I am from central Alabama. I have a issue with my JD tractor(farm tractor)5055E
well one day I was going to crank it to move some hay and the key just kept turning.
I got off tractor looked at key, turned it again and it just fell to pieces in my hand.
i am glad it didn't get to the swamp and that happen, whew, man that would have been stressful...Can anyone give me a idea if "I" can replace it. Note I am not really a mechanical guy but with a little guidance I probably can figure it out. If pictures of the actual location of the switch let me know and I'll get pictures posted. I'll have to get my grandson to use his smart phone, what hell is that!? my flip phone works well.


----------



## pogobill (Jan 31, 2012)

Welcome to the forum siggy! Does your ignition switch and key look like these?
https://www.greenpartstore.com/John-Deere-Ignition-Switch-LVA21501.html


----------



## Redrooster22 (Jan 22, 2019)

Thanks Pogobill.
yes the actual keys look the same and the switch is the same also.
i don't know how to get inside the cover to replace the switch.
I've Youtube it and did web search but nothing specific to my situation.


----------



## RC Wells (Dec 26, 2008)

Reaching the key switch can be a real bear on certain models of the 5055E. If you are fortunate enough to have an open station version with the panel on the front of the console installed with four screws, it is as simple as pulling those screws on the corners of that panel, pulling the panel out and then removing the switch. 

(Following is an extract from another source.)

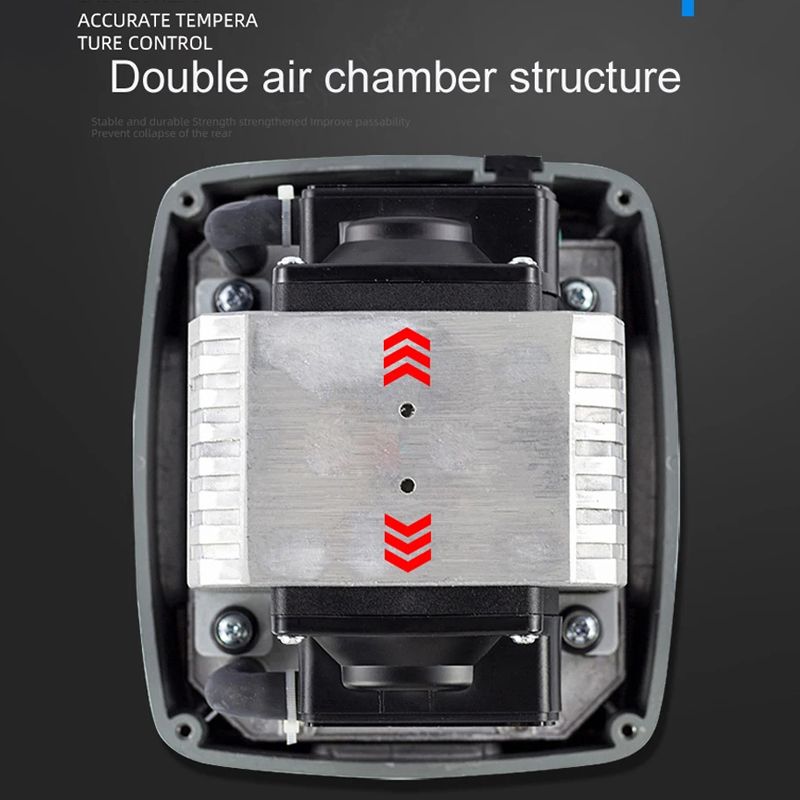 Компрессор Для Септика 90W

If you have the cab version, there are clips behind the front panel that can be a pain to remove without pulling the two bolts on the firewall under the hood, and the two bottom bolts inside at the bottom and up under the cowl to pull the entire cowl out enough to get room to loosen the panel clips to get to the switch. 

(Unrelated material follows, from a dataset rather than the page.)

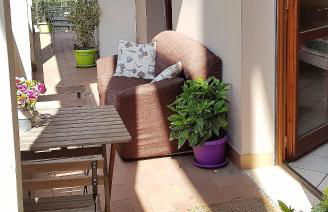 Palazzo Wanny Free Parking & Terrace - Foto 9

I recommend you pick up the repair manual for your model if it is not intuitive as to how to get in behind the lower panel to reach that switch. You do not want to break the panel or cowl, as they are rather expensive to replace.


----------



## Redrooster22 (Jan 22, 2019)

Hey RC, thanks for the response.
Wow...that sound like a angry bear at that.
I will tomorrow get pictures of the dash area and post them so maybe you can see exactly what I have and if it going to be to much for me to tackle..


----------